Une image de synthèse en train de danser. Wonder Woman, Patty Jenkins 2017 | Warner Bros., Atlas Entertainment, Cruel & Unusual Films, DC Entertainment, Dune Entertainment, Tencent Pictures, Wanda Pictures


Pour en finir avec le supposé féminisme du film, j’avoue que ça me fait joyeusement rire (je ne parle pas des petites répliques et situations du début du film), et je repense aux idéologies retournées comme des crêpes dans les films. Mon exemple de référence, c’est Tueurs nés où la confusion entre violence et dénonciation (vaine) de la violence desservait totalement le film. Ici, c’est le contraire, non seulement je prends un plaisir coupable devant un tel spectacle rococo et pyrotechnique, mais la confusion du message censé être féministe me régale, et cela, non pas parce que je me réjouirais que le féminisme se vautre wonderfolliquement, mais parce qu’au fond, au-delà du fait que ça fasse malgré tout réfléchir quant à la possibilité ou de la pertinence de mettre aussi ouvertement (ou tragiquement) une idéologie au cœur d’un film, cela montre surtout l’impossibilité de définir ce qui devrait être pro ou antiféministe. Et pas que dans un film. Et que plutôt de mettre au centre du « débat féministe » certains sujets indéfinissables, creux ou eux-mêmes, ironiquement, stigmatisants (le male gaze, le patriarcat, le manspreading, le mansplaining, le manterrupting, la rape culture, la charge mentale, etc.), on aurait tout à gagner à chercher à adopter des comportements « égaux » quelle que soit la personne, et identifier des problèmes d’inégalités bien réelles et bien spécifiques sur lesquels, potentiellement, on a prise. Si un film véhicule malgré lui une certaine idée de la femme, eh bien j’aurais tendance à dire que c’est un film, on peut (et on doit) certes essayer de viser un changement des comportements à travers le cinéma (tendance soft power toujours), mais difficile de légiférer sur la créativité.

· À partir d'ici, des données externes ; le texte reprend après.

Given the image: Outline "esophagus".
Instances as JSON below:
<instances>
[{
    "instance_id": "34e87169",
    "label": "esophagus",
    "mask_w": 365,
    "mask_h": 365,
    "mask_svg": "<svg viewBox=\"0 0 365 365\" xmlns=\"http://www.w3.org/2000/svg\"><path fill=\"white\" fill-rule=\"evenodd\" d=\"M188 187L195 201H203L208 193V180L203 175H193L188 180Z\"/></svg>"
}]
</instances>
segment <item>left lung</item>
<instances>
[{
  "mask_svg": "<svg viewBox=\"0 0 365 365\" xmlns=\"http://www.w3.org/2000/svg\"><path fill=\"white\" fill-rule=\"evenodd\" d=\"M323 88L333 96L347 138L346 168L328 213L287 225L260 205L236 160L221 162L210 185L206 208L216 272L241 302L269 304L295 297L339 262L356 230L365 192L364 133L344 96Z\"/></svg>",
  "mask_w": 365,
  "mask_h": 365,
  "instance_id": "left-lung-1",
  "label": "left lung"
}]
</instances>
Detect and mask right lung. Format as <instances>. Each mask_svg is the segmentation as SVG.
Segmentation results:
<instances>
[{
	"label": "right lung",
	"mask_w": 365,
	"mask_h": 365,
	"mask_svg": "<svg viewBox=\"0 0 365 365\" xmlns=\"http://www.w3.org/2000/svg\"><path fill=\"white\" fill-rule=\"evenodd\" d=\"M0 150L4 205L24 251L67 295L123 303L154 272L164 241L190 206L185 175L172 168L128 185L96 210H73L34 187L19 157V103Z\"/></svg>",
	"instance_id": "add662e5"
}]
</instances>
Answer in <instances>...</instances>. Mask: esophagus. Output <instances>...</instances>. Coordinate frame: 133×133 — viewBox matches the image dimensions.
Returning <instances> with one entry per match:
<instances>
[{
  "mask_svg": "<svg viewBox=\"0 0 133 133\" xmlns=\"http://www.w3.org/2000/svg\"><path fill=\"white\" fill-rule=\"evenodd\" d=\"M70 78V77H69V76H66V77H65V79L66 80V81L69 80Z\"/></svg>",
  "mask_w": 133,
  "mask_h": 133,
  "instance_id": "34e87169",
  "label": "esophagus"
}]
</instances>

En revanche, il serait beaucoup plus facile de le faire dans la publicité et dans les médias (tout comme il ne me semble pas bien compliqué de rendre les protections hygiéniques gratuites, ramener le nombre de jours de congé de paternité à celui des femmes et les rendre obligatoires, pousser pour la parité dans les conseils d’administration, les assemblées, etc.).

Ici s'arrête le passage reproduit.